● **AIM**
Rewrite all of the lines below, putting "potato mash" wherever "mashed potatoes" appears and changing nothing else. Omit the pictures from your version.

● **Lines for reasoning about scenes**
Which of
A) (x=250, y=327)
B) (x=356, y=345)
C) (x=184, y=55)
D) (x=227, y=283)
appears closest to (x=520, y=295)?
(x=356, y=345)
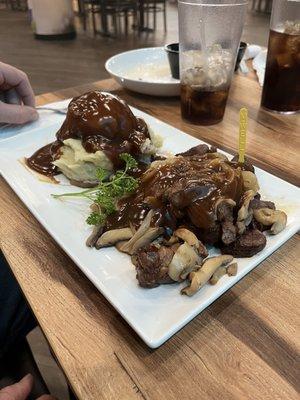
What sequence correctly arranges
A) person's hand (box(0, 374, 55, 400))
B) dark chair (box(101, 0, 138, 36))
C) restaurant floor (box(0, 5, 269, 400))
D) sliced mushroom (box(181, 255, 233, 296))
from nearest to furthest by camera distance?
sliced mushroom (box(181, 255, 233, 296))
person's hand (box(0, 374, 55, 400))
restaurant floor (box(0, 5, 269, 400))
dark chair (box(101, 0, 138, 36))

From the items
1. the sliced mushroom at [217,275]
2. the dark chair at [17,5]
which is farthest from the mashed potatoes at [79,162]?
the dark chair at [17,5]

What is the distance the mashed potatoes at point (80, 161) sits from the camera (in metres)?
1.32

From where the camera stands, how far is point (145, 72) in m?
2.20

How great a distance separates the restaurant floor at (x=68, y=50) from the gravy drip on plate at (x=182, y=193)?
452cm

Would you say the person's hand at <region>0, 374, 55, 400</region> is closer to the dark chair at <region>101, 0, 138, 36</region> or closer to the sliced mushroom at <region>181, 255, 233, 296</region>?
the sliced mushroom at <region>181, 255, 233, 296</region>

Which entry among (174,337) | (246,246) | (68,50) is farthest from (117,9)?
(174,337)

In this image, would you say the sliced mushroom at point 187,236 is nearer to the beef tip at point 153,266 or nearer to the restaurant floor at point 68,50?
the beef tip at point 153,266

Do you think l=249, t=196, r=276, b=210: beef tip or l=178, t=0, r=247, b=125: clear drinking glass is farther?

● **REPLY**
Which of
A) (x=250, y=327)
B) (x=356, y=345)
C) (x=184, y=55)
D) (x=227, y=283)
appears closest to (x=520, y=295)?
(x=356, y=345)
What sequence correctly arranges
A) person's hand (box(0, 374, 55, 400))
B) dark chair (box(101, 0, 138, 36))
C) restaurant floor (box(0, 5, 269, 400))
D) sliced mushroom (box(181, 255, 233, 296))
from nearest to furthest by camera distance?
sliced mushroom (box(181, 255, 233, 296))
person's hand (box(0, 374, 55, 400))
restaurant floor (box(0, 5, 269, 400))
dark chair (box(101, 0, 138, 36))

From the items
1. the sliced mushroom at [217,275]
2. the dark chair at [17,5]
which is farthest from the potato mash at [79,162]?
the dark chair at [17,5]

What is the distance the potato mash at point (80, 161) sits from the camera (in metres)?
1.32

From where the camera stands, how far is point (145, 72) in m?
2.20

How great a distance separates the restaurant floor at (x=68, y=50) from the gravy drip on plate at (x=182, y=193)?
452cm

Would you say the person's hand at <region>0, 374, 55, 400</region> is closer to the dark chair at <region>101, 0, 138, 36</region> or closer to the sliced mushroom at <region>181, 255, 233, 296</region>?
the sliced mushroom at <region>181, 255, 233, 296</region>

Which entry among (174,337) | (246,246) | (68,50) is farthest from (117,9)?
(174,337)

In this image, would you say the sliced mushroom at point 187,236 is nearer to the beef tip at point 153,266 or nearer to the restaurant floor at point 68,50?
the beef tip at point 153,266

Do you think l=249, t=196, r=276, b=210: beef tip or l=178, t=0, r=247, b=125: clear drinking glass is farther?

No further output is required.